La attivista cubana Yamilka Lafita, conosciuta sui social media come Lara Crofs, ha pubblicato questo venerdì un messaggio su Facebook che riassume l'esaurimento di chi vive a Cuba: «Sono STANCA di vivere sotto una dittatura che ci ha rubato fino alla capacità di reagire».
Il testo, intitolato «Desahogo», non è un desahogo isolato: è la voce di una donna che ha pagato con arresti, molestie e lesioni fisiche il prezzo di denunciare pubblicamente il regime.
Lafita punta direttamente alla strategia del potere: «Ci stanno impoverendo, spegnendo, dividendo e abituandoci a sopravvivere come se questa fosse vita. E mentre noi discutiamo tra cubani, loro continuano a mantenere il potere».
L'avvertimento sulla divisione è il nucleo politico del messaggio: «Se non comprendiamo una volta per tutte che divisi non ne usciremo, finiranno per distruggere quel poco che resta e poi avranno anche la faccia tosta di incolpare il blocco, il nemico e chiunque tranne coloro che governano da decenni».
La pubblicazione è arrivata giorni dopo che la stessa Lafita ha descritto una scena che sintetizza la crisi energetica cubana: dopo più di 20 ore di blackout continuo nel suo quartiere avano, un dispositivo del trasformatore elettrico è esploso in fiamme e ha lasciato tutta la sua strada al buio. «Sopravvivere a Cuba ogni secondo che passa è una tortura estrema», ha scritto allora.
Essa scena non è eccezionale. A L'Avana si guastano in media 25 trasformatori al giorno, con picchi di oltre 60 in una sola giornata.
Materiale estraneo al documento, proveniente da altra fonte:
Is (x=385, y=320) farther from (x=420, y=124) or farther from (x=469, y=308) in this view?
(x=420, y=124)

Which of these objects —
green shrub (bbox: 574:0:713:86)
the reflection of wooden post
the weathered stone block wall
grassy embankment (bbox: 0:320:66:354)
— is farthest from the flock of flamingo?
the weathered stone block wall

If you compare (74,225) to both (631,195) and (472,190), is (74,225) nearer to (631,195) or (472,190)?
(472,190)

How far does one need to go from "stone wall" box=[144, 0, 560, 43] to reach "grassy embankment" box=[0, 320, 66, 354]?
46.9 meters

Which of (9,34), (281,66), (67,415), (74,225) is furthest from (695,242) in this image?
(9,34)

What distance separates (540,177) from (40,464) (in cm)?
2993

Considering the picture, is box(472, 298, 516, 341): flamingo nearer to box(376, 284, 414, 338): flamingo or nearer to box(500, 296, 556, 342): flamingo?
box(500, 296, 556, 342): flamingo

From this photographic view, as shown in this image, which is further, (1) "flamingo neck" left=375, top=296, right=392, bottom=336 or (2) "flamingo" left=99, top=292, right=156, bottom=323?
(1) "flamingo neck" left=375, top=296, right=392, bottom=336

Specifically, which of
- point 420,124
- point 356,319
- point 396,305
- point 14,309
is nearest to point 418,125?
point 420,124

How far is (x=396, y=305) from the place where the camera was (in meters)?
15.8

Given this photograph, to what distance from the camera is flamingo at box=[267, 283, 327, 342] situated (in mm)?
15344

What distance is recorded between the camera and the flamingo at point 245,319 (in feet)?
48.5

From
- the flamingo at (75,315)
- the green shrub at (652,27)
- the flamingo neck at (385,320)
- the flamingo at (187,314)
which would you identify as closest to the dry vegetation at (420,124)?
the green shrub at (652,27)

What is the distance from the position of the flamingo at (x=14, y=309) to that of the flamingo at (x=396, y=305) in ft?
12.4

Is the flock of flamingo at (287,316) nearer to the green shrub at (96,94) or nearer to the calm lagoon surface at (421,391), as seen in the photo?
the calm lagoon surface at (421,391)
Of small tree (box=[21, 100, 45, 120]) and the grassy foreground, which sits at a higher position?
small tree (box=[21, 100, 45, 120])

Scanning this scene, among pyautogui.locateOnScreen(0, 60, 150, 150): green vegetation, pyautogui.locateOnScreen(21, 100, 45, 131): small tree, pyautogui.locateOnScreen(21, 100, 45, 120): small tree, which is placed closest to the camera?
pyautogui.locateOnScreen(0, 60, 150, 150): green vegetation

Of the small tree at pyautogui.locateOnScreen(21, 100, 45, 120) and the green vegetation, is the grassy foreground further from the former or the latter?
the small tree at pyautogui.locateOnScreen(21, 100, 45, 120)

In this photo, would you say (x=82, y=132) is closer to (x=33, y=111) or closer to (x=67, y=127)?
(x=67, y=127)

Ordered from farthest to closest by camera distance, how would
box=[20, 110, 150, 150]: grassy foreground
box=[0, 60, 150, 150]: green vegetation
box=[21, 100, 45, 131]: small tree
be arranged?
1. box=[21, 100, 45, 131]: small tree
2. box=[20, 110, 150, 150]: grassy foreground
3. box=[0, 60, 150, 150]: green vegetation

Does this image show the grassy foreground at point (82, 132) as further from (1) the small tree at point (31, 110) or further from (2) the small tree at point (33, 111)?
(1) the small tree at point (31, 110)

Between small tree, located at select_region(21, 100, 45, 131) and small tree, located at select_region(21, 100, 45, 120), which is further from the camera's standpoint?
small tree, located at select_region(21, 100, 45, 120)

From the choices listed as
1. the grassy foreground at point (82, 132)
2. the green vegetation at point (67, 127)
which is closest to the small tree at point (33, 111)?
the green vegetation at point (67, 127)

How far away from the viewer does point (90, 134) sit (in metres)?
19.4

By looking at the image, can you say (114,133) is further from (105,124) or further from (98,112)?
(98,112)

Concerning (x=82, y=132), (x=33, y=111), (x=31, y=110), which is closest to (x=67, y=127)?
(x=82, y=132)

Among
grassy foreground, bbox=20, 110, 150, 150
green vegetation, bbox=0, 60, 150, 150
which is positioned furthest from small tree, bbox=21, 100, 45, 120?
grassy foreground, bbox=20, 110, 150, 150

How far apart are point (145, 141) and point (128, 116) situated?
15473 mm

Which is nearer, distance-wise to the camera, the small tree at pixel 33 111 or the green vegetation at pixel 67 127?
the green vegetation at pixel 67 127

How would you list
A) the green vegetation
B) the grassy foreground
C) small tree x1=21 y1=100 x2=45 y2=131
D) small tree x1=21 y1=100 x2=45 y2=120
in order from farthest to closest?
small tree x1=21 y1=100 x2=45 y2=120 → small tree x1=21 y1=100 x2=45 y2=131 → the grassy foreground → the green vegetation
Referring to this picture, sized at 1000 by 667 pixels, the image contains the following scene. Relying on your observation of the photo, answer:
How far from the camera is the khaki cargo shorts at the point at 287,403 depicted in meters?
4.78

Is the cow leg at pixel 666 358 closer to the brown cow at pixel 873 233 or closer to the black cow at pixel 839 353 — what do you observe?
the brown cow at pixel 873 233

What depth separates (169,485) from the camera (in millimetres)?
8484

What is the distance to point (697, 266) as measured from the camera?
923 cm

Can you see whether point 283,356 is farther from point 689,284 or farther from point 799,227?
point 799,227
Il Sistema Elettrico Nazionale ha accumulato sette collassi totali dall'inizio del 2026, e il 4 agosto si è registrato un danno record di 2.411 MW a causa di un deficit di generazione.
Il contesto economico è altrettanto cupo. Secondo diverse stime, l'economia cubana potrebbe chiudere il 2026 con una contrazione accumulata superiore al 20% rispetto ai livelli del 2019-2020, a seconda dell'anno base e della metodologia utilizzata. Per quest'anno, la CEPAL prevede una caduta del PIL del 6,5%, mentre l'unità di intelligence di The Economist la colloca al 7,2%. Lo stipendio medio mensile del sistema imprenditoriale e pubblico si aggirava intorno ai 7.074 pesos nell'aprile del 2026, equivalenti a poco più di dieci dollari al cambio informale di metà anno.
L'inflazione ufficiale ha raggiunto il 20,7% su base annua a luglio, sebbene stime indipendenti che tengono conto del mercato informale la collocano ben al di sopra di quel livello, in alcuni calcoli attorno al 70%. Dal 2021, oltre un milione di cubani hanno lasciato l'isola, in quella che specialisti e studi demografici descrivono come la maggiore onda migratoria della storia moderna del paese.
Lafita conosce da vicino il peso della repressione. Fu arrestata il 18 aprile 2026 da agenti della Sicurezza dello Stato poche ore dopo aver documentato una sorveglianza davanti a casa sua, e una volta rilasciata ha denunciato che il regime tentava di «fabbricarle un reato». Alcuni mesi prima, nel 2025, aveva subito una distorsione di grado due dopo essere stata arrestata violentemente.
I commenti al post hanno riflesso un'immediata identificazione. Un cibernauta ha scritto: «Così ci sentiamo tutti Lara, davvero non è facile ciò che stiamo vivendo noi cubani, nemmeno un animale dovrebbe vivere come stiamo vivendo noi». Un altro ha aggiunto: «Dobbiamo solo guardarci allo specchio […] è stanchezza e tanto stress […] sono già stanco di sopravvivere, ci sta sfuggendo la vita mentre sopravviviamo».
Una terza voce chiese: «L’inferno che descrisse Dante nella sua Divina Commedia credo che fosse una passeggiata rispetto a ciò che viviamo. Questo non è concepito perché gli esseri umani lo vivano. Si può vivere senza acqua?»
Lafita ha chiuso il suo messaggio con uno slogan che rovescia direttamente la retorica ufficiale del regime: «Non voglio morire sopravvivendo. Non voglio che il mio popolo scompaia nel silenzio. Patria non è morte! Patria è libertà!»